A ceux qui disent que la nouvelle assemblée n’était pas installée, « l’article 2 du règlement intérieur de l’assemblée nationale prévoit que les anciens députés restent en fonction jusqu’à l’installation de la nouvelle assemblée. Donc c’est l’ancienne assemblée qu’il fallait convoquer si on respecte la loi… » répond-t-il. Et d’insister que « juridiquement c’est cela. », avant d’enfoncer le clou en ces termes: « si on n’a pas respecté cela, c’est qu’on a violé la constitution. »

Non sans désapprouver cette disposition qui prévoit la session unique de 9 mois, qui, selon lui, ne fait que « créer davantage de dépenses à la Guinée ». « C’est une saignée financière qu’on a créée », déplore-t-il.  Surtout que l’expérience démontre que le budget qui reste le document le plus complexe à été adopté en une semaine, ou en un mois…, rappelle Dr Makanera.

Si on respectait la nouvelle constitution, si elle est promulguée, nuance encore le juriste, «la session ne commence qu’en octobre… Pour être conforme, on pouvait convoquer une session extraordinaire parce que là, on n’a pas besoin de date…»

Et à l’écouter, du moment que la constitution n’a pas prévu de « session inaugurale», celle prévue demain ne peut pas être mise au compte d’une session « extraordinaire».

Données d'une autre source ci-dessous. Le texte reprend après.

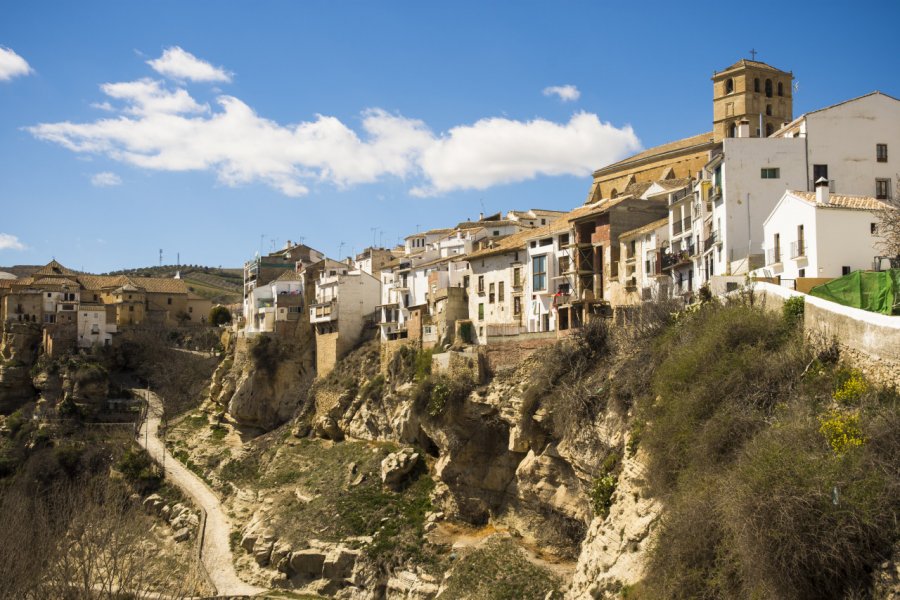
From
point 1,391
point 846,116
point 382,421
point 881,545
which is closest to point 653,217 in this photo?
point 846,116

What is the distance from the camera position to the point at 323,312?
199 feet

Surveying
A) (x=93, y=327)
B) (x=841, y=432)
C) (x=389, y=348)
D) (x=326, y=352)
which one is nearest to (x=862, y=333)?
(x=841, y=432)

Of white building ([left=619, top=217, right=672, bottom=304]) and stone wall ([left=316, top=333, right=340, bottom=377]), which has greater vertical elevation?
white building ([left=619, top=217, right=672, bottom=304])

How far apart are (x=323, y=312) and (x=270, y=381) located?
5.89 m

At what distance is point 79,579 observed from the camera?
31.4 metres

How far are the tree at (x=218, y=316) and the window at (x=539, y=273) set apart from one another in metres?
49.3

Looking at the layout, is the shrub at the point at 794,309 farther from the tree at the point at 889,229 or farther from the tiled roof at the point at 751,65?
the tiled roof at the point at 751,65

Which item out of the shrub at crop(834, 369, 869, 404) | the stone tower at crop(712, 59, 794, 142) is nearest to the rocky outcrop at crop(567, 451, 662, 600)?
the shrub at crop(834, 369, 869, 404)

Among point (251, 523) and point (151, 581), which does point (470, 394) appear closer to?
point (251, 523)

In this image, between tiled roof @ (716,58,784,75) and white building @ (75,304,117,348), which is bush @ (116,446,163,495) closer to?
white building @ (75,304,117,348)

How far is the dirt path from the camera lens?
41.4 m

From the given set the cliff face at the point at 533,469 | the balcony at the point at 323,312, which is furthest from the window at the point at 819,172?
the balcony at the point at 323,312

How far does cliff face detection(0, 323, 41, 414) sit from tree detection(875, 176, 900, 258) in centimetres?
6488

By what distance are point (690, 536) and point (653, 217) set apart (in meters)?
26.5
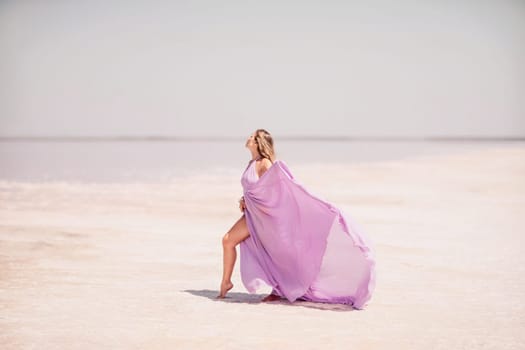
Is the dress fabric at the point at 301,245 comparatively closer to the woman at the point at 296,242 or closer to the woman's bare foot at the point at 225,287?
the woman at the point at 296,242

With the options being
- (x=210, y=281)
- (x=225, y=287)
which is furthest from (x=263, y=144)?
(x=210, y=281)

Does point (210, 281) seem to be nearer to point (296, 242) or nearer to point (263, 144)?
point (296, 242)

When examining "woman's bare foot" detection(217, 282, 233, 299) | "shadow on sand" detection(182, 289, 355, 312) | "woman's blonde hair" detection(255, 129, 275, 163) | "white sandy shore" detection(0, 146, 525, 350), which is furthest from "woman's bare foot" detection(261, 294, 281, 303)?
"woman's blonde hair" detection(255, 129, 275, 163)

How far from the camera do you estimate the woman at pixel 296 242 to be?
8.04m

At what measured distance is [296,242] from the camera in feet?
26.4

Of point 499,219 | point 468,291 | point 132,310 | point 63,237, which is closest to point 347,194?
point 499,219

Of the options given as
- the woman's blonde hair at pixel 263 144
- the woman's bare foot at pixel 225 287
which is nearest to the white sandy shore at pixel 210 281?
the woman's bare foot at pixel 225 287

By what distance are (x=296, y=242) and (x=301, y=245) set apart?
0.06m

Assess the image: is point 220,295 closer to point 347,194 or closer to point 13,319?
point 13,319

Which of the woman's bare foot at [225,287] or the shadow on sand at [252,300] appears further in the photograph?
the woman's bare foot at [225,287]

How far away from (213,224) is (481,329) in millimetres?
8704

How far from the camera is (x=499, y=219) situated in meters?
16.3

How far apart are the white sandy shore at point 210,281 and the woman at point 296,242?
228mm

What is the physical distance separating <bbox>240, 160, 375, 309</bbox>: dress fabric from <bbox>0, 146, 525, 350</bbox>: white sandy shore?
0.22m
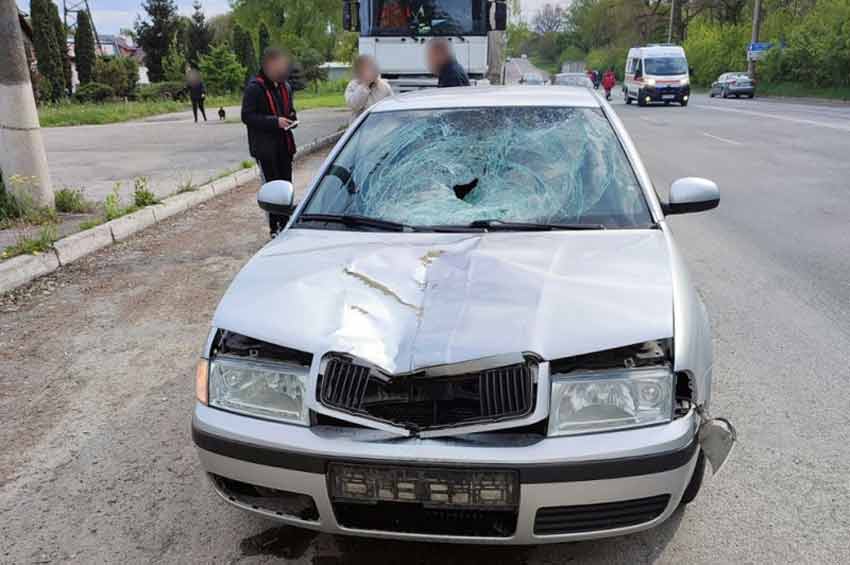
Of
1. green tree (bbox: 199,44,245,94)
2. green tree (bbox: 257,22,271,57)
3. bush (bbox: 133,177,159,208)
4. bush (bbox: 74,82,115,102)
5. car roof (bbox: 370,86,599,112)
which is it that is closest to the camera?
car roof (bbox: 370,86,599,112)

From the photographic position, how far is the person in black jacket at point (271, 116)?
668cm

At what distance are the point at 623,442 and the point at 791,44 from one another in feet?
165

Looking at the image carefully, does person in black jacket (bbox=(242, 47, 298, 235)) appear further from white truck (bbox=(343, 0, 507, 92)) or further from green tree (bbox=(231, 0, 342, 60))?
green tree (bbox=(231, 0, 342, 60))

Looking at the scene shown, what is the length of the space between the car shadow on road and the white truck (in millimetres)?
10763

Les articles 75, 76 et 100 de la nouvelle constitution

Dans ce document, il est stipulé en son article 75 que «l’assemblée Nationale se réunit de plein droit en session ordinaire unique qui commence le 5 octobre et prend fin le 4 juillet. Si le 5 octobre et le 4 juillet sont des jours fériés, la réunion est reportée le premier jour ouvrable suivant.

Et l’article 76 du même document stipule que «l’assemblée Nationale est réunie en session extraordinaire soit à l’initiative du  Président de la République, soit à la demande de la majorité des membres qui la compose, sur un ordre du jour déterminé.» et « qu’elle est convoquée, dans tous les cas, par le Président de la République. » Ajoutant que « le décret de convocation détermine la date d’ouverture et l’ordre du jour. »

Dans la même logique, selon l’article 100 de la constitution, «l’état de siège, comme l’état d’urgence, est décrété par le Président de la  République, après avis du Président de l’Assemblée Nationale et du Président de la Cour Constitutionnelle. Ces avis sont publiés au Journal Officiel de la République. »

Et que « … Le décret proclamant l’état de siège ou l’état d’urgence cesse d’être en vigueur après douze jours, à moins que l’Assemblée Nationale, saisie par le Président de la République, n’en  autorise la prorogation pour un délai qu’elle fixe.»

Violation de l’Etat d’urgence sanitaire

Mais à écouter l’universitaire, et c’est le plus grave, ce n’est pas qu’aux  niveaux susmentionnés qu’Alpha Condé a piétiné la constitution pourtant adoptée au prix du sang. Selon le juriste, «L’Etat d’urgence sanitaire prorogé doit continuer à être appliqué … tant que la décision de prorogation n’a pas été attaquée devant la cour constitutionnelle pour annulation. »

Et Dr Makanera d’enseigner que « ce qui signifie que la mesure qui a limité le nombre de personnes qui doivent se regrouper, on n’aurait pour aucune raison regrouper un nombre supérieur à celui qui a été situé. » « Sinon, on viole encore une norme juridique», dénonce-t-il.

Ce qui relance le débat sur la capacité du « premier président démocratiquement élu » de Guinée de s’appliquer la rigueur de la loi telle que le veulent les principes républicains.